Vous êtes là. Je vous sens, je vous ressens. Ce souffle glacé, ce frisson qui m’ébranle. Vous êtes là mais vous ne m’en empêcherez pas, plus jamais. Demain, Judas, demain je n’aurai plus peur de vous.

Elle était glacée jusqu’à la moelle, comme si le venin judéen s’insinuait encore en elle, irrémédiablement. Lent poison qui avait fait son chemin dix ans durant, ne la laissant jamais vraiment en paix. Judas, époux honni et dont elle aurait pourtant voulu se faire aimer.

Vous vouliez me brider, je voulais me faire apprivoiser. Je vous voulais dévoué, vous me vouliez asservie. J’ai tenté de vous aimer, j’ai voulu vous plaire. L’aviez-vous seulement remarqué ? Aviez-vous prêté attention à mes efforts les premières semaines de notre mariage ? Non, bien sûr que non, vous n’étiez jamais là, désertant ma couche et ma table. J’ai mangé seule, j’ai dormi seule et je me suis lassée. Tant et si bien lassée que je vous ai déclaré la guerre. Si vous m’aviez regardée, Judas, si je m’étais sentie désirée et désirable, sans doute aurais-je pu devenir votre plus grande alliée et alors, sans connaître une parfaite sérénité, nous aurions au moins pu connaître quelques heures de paix et de légèreté.

La voix de Dana l’arracha à son triste monologue intérieur, avec un fantôme absent. Elle s’accroupit alors pour regarder ce qui avait interpellé sa siamoise.


- Oh mon dieu, Dana, croyez-vous que… Pensez-vous que…


Elle se laissa tomber à genoux sur la terre déblayée, et abandonnant sa pelle, elle entreprit de dégager ce qui semblait être une couverture, extrayant des poignées de terre, des gravats en tout genre.


- C’est elle, Dana. C’est elle. Regardez. Notre blason, c’est notre blason familial ! Je vais la voir, Dana, je vais la voir !

Elle avait tant de fois imaginé cette rencontre : elle creusait la terre, découvrait le petit corps inanimé mais encore frais d’un ravissant poupon et à force de pleurs et de prières, il reprenait vie, dans ses bras, contre son cœur. Mais la réalité était toute autre : plate. La couverture était désespérément aplatie. Elle passa les mains en dessous, faisant abstraction des insectes qu’elles pourraient rencontrer et souleva le précieux paquet, l’émotion l’étreignant. Elle étouffa un sanglot, tandis qu’elle remontait les restes de cette enfant qu’elle n’avait jamais connue.
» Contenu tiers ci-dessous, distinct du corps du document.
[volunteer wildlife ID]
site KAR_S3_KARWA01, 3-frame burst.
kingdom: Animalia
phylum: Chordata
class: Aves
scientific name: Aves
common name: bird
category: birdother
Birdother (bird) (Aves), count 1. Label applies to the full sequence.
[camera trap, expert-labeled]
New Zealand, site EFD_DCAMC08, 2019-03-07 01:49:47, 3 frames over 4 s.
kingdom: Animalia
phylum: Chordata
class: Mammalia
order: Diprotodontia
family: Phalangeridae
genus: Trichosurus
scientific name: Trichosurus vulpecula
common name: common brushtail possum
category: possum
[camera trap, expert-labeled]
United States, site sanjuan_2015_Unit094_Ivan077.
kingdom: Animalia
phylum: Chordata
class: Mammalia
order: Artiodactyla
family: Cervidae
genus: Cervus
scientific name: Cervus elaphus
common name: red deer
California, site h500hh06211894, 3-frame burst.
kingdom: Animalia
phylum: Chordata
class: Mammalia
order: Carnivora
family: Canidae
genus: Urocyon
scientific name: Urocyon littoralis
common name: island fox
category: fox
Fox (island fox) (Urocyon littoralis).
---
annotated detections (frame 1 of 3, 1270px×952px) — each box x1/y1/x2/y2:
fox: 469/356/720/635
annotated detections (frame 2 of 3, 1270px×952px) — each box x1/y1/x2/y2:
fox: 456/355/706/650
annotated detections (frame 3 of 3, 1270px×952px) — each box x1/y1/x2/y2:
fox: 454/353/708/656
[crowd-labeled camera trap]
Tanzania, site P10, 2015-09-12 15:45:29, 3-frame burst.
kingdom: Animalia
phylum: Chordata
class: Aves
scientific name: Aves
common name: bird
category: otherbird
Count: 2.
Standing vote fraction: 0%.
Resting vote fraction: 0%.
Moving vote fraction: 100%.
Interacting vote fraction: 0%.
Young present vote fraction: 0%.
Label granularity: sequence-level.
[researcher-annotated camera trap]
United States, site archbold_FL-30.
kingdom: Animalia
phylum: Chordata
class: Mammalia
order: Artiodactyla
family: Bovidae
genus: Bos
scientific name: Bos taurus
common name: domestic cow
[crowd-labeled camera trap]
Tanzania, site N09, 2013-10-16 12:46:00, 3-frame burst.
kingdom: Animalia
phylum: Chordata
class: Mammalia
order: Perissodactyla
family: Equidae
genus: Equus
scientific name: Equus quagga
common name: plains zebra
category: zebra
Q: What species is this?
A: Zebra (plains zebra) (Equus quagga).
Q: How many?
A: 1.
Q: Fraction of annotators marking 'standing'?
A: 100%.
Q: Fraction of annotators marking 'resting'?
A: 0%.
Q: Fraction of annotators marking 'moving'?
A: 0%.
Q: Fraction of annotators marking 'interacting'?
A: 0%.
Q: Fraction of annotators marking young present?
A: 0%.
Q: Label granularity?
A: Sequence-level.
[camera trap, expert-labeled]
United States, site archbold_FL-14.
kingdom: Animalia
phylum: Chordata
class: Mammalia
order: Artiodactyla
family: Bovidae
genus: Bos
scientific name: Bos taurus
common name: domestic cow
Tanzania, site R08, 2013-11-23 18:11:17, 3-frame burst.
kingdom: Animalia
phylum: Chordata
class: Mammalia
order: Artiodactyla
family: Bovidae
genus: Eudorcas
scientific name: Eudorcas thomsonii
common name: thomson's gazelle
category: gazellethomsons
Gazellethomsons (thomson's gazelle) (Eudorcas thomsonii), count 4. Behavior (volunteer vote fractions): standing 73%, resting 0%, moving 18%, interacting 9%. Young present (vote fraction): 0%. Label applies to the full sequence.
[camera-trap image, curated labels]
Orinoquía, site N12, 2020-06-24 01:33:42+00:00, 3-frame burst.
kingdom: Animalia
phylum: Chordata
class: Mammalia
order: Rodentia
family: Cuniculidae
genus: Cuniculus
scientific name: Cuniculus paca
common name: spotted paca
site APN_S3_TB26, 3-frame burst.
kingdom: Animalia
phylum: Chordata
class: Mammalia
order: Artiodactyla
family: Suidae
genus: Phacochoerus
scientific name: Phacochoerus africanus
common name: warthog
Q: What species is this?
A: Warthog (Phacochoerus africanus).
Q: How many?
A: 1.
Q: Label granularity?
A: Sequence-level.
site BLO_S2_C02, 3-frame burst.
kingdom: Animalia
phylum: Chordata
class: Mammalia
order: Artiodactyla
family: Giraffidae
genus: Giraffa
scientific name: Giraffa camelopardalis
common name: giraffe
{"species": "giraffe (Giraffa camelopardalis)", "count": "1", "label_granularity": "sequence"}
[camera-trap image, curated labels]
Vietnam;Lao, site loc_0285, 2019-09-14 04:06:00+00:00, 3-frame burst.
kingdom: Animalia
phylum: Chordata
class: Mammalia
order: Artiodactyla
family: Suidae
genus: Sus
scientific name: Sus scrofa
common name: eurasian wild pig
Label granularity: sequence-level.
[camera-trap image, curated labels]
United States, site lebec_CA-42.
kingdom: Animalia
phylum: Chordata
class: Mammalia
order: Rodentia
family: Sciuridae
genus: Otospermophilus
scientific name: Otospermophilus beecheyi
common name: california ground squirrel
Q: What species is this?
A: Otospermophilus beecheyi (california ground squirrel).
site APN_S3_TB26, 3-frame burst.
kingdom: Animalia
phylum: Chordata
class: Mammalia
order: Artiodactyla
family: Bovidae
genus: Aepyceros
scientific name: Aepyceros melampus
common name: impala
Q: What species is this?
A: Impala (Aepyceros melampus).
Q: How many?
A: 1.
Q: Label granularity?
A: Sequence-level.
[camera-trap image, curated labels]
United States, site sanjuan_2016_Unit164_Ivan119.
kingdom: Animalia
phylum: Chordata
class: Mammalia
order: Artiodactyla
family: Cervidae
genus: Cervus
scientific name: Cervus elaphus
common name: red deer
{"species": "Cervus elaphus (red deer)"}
Qu’avez-vous fait, Judas ? Que nous avez-vous fait ? L’avez-vous seulement pleurée ? Son souvenir vous a-t-il hanté ? Je me suis souvent demandé si vous l’aviez tuée. L’avez-vous fait ? L’avez-vous privée de sa vie comme vous m’avez privée de mon deuil ? Vous m’avez empêchée de connaître son visage, de lui donner un nom. Vous l’avez condamnée à errer seule et ignorée de tous. Et vous, Rose, vous avez participé à cette atrocité. Vous l’avez enterrée tel un chien. Vous avez cautionné. Avez-vous pu dormir en paix toutes ces années ?

Les fesses à même le sol humide, elle berça frénétiquement le tas d’os qui avait composé autrefois ce petit corps trop rapidement refroidi et inconnu. Inconnu et pourtant familier. Elle l’avait porté neuf mois durant, avait vécu et respiré pour elle et avec elle.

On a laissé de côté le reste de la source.